Si nous donnons à lire cette traduction du premier chapitre de l’ouvrage, c’est que celui-ci permet cependant de saisir, par sa porte d’entrée, la nature d’un projet que Jameson place d’emblée sous le signe d’une humeur politique : l’insistance sur le plaisir des bricolages brechtiens et sur une métaphysique du devenir s’oppose ici non seulement à l’esprit de sérieux d’un traitement antiquaire, mais aussi à l’enrôlement dans un projet post-politique d’un Brecht qu’il faudrait « adapter » au présent, afin d’effacer la trop grande distance qui nous sépare de lui. Pour Jameson, c’est au contraire de cette hétérogénéité même, de cette radicalité qui semble d’un autre âge, qu’il faut repartir : l’« utilité » de Brecht dépend en effet tout entière de sa fonction intempestive, perturbatrice. Encore faut-il savoir cependant comment s’y prendre pour la rendre active.

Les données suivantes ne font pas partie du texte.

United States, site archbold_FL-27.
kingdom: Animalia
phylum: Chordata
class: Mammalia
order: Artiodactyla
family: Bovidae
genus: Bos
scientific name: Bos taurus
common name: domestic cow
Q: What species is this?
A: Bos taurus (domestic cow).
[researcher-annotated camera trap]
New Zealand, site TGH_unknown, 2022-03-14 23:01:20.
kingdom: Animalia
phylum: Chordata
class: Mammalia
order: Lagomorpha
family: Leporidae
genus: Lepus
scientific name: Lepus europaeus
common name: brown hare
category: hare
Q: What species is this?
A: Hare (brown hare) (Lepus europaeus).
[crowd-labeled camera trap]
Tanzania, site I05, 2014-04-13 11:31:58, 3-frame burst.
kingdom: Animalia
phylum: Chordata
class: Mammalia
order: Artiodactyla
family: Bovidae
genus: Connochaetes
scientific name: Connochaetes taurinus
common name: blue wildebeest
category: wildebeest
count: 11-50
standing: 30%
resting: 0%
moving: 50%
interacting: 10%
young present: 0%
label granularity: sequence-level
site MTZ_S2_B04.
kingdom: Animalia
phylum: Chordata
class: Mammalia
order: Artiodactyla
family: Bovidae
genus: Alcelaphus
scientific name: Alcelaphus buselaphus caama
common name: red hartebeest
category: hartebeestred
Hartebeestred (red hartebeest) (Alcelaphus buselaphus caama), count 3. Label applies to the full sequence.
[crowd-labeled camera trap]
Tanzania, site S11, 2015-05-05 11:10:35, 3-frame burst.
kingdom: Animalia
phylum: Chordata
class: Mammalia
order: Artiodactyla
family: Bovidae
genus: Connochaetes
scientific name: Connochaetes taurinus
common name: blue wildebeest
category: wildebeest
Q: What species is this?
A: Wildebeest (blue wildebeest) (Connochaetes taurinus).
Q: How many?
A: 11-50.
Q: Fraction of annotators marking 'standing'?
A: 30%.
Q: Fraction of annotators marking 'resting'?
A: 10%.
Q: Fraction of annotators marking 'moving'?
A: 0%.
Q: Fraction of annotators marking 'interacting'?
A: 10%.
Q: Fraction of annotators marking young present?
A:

Le parti pris de Jameson consiste à renoncer d’emblée à une tentation : celle de reconstituer une « doctrine » brechtienne sous la forme d’un système, à partir de matériaux théoriques éparpillés dans les récits, les aphorismes ou les notes de travail. Il ne s’agit pas de traiter Brecht comme un philosophe qui s’ignore, ni surtout de résorber ce que sa pensée contient d’instable et d’accidenté, à l’image de la période qu’il traverse. Ce qu’il s’agit de faire valoir, en-deçà ou au-delà d’un tel système, ce sont plutôt les éléments d’une « méthode », une méthode en acte indissociablement narrative, stylistique et théorique, qui s’exprime à la fois dans ses inventions formelles, sa logique casuistique, son cynisme ou ses stratégies de mise en scène. Cette méthode (la « Grande Méthode »), c’est bien sûr la dialectique elle-même ; mais une dialectique devenue tempérament, une disposition littéraire et politique, qui se juge moins à ses principes qu’à ses effets : faire apparaître le vivant dans ce qui semble éteint, le changement dans ce qui semble immobile, l’historicité des choses à l’intérieur même du présent.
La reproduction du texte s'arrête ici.